Given data:
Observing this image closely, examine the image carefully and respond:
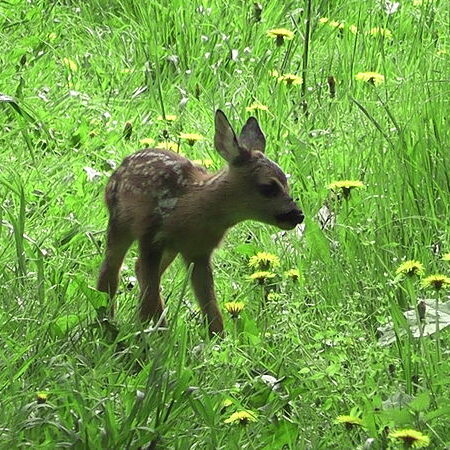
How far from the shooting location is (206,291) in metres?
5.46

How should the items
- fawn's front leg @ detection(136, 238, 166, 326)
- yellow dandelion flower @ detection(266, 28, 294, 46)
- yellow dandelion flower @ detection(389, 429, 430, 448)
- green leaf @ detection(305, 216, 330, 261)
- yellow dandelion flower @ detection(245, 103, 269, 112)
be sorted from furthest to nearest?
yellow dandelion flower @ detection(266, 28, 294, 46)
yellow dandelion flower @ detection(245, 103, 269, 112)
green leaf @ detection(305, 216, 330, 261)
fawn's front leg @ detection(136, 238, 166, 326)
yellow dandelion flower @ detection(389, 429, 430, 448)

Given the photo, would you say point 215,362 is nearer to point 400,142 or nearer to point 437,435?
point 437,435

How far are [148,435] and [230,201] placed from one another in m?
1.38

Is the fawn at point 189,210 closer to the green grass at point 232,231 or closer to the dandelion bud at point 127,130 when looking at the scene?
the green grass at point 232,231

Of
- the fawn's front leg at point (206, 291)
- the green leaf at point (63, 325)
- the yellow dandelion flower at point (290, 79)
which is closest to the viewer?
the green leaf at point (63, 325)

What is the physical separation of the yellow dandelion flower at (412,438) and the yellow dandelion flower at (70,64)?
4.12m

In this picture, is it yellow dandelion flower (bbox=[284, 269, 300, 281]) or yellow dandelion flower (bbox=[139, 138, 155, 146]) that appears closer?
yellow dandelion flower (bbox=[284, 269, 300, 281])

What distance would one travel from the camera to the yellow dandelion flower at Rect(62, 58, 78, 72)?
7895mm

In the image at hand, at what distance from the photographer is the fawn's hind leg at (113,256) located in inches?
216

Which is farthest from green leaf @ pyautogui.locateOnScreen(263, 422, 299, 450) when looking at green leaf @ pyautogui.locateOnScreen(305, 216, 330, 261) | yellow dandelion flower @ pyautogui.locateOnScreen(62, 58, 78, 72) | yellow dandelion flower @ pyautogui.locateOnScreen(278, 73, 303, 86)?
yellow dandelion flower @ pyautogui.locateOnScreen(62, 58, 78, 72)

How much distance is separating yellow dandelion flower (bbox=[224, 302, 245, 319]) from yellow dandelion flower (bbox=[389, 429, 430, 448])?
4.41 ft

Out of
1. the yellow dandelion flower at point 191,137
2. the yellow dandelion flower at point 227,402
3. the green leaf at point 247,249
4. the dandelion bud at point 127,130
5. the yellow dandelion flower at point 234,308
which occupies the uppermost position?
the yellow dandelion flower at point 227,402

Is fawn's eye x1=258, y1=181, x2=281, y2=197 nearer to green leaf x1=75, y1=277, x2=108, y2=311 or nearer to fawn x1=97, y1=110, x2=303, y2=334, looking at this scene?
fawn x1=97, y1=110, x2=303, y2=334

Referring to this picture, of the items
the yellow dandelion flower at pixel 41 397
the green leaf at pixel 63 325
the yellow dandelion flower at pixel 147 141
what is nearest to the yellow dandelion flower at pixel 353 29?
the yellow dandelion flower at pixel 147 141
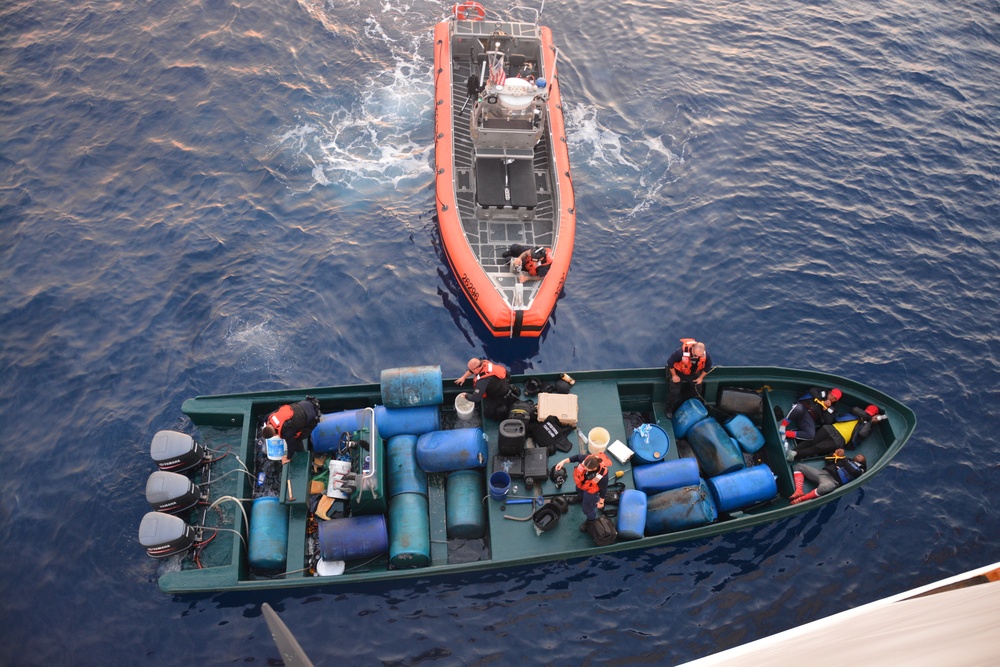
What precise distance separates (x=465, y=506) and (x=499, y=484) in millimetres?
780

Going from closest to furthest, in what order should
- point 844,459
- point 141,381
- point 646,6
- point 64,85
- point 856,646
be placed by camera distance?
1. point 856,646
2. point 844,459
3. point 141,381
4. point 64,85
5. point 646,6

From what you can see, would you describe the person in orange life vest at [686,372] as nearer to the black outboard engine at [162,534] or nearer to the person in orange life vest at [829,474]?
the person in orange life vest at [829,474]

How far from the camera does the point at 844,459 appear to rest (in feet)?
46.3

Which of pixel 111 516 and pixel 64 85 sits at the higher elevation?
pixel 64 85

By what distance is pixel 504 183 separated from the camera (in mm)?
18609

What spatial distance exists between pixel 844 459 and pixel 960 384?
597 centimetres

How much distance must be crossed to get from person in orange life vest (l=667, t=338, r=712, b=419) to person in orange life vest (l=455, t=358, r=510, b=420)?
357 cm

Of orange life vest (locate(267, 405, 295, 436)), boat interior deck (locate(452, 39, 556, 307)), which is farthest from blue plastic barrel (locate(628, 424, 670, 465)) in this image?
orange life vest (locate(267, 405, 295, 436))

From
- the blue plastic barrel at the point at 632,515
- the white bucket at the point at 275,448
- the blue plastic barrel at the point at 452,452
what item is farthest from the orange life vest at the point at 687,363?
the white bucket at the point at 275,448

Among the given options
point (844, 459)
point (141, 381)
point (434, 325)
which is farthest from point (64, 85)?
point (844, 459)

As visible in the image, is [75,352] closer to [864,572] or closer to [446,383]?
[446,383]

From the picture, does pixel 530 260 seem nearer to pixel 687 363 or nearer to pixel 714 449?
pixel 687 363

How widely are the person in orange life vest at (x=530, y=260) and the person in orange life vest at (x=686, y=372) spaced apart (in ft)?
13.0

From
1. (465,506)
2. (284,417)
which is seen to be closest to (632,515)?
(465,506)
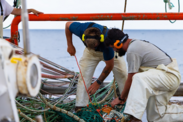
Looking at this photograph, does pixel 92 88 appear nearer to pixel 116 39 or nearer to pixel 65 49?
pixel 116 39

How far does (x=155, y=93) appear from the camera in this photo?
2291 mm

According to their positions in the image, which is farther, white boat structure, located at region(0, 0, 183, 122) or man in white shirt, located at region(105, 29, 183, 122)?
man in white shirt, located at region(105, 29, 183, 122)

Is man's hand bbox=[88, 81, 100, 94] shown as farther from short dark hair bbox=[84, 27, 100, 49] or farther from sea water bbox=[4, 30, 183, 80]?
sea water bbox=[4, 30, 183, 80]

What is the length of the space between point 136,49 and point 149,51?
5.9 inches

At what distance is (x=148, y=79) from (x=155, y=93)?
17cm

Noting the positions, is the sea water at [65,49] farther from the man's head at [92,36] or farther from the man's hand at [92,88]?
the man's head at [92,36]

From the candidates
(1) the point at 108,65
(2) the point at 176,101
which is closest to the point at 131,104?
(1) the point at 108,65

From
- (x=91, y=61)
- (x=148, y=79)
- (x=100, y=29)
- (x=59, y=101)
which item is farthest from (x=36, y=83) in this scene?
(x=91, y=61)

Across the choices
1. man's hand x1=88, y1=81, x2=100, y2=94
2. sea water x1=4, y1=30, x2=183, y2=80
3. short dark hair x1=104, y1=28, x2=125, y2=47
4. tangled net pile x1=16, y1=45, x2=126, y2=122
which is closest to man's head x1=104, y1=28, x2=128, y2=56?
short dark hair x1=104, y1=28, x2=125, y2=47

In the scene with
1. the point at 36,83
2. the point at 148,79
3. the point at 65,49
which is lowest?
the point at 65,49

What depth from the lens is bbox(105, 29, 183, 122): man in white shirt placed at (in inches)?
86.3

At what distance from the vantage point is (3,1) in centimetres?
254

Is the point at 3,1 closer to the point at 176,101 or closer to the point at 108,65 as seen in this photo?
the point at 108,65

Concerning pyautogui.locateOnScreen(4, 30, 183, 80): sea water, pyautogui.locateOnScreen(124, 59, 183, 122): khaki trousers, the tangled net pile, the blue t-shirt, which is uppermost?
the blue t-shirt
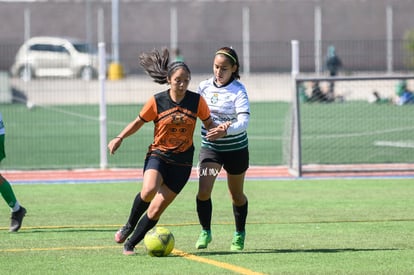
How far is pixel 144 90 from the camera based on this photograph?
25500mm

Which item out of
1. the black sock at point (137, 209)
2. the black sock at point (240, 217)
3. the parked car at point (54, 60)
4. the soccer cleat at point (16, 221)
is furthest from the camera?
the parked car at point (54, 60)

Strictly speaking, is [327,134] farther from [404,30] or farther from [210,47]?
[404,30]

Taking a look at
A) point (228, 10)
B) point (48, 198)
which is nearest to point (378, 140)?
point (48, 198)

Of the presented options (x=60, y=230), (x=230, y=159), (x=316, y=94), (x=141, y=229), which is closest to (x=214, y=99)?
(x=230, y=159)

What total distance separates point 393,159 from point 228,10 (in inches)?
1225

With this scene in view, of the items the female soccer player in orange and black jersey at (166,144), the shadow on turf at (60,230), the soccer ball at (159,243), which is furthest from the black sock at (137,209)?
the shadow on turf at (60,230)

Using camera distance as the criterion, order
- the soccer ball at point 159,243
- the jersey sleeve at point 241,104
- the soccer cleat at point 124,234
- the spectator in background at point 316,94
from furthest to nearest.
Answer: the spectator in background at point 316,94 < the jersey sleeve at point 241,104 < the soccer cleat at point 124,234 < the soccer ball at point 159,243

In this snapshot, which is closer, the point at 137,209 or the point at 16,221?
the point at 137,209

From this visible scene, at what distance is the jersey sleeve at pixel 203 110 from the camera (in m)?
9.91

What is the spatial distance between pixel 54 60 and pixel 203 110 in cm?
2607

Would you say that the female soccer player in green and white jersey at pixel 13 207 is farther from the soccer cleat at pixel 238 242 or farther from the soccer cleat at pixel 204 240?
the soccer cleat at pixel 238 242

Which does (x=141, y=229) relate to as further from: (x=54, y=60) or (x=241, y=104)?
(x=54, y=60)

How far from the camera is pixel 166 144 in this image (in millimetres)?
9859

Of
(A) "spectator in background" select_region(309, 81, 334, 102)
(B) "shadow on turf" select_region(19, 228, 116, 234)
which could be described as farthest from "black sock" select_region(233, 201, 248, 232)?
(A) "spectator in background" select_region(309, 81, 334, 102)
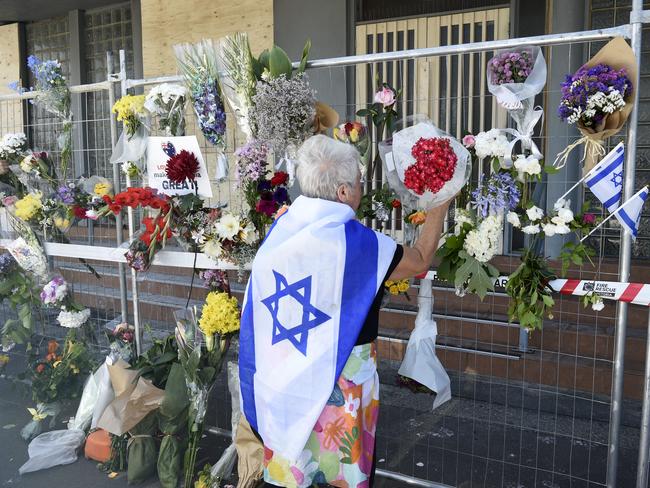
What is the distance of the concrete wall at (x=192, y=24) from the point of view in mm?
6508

Set problem: Which lines of the listing above contain the string "life"? List each of them in full, and treat case as significant when matching.

Final result:
From what you can see, would you describe the person in orange life vest at [686,372] as nearer to the black outboard engine at [162,534] or nearer to the person in orange life vest at [829,474]?
the person in orange life vest at [829,474]
How much distance must be crossed to get from person in orange life vest (l=667, t=338, r=712, b=419) to person in orange life vest (l=455, t=358, r=510, b=420)?
Of orange life vest (locate(267, 405, 295, 436)), boat interior deck (locate(452, 39, 556, 307)), which is farthest from blue plastic barrel (locate(628, 424, 670, 465)) in this image?
orange life vest (locate(267, 405, 295, 436))
what item is farthest from the orange life vest at the point at 687,363?
How widely are the person in orange life vest at (x=530, y=260) and the person in orange life vest at (x=686, y=372) spaced apart (in ft)?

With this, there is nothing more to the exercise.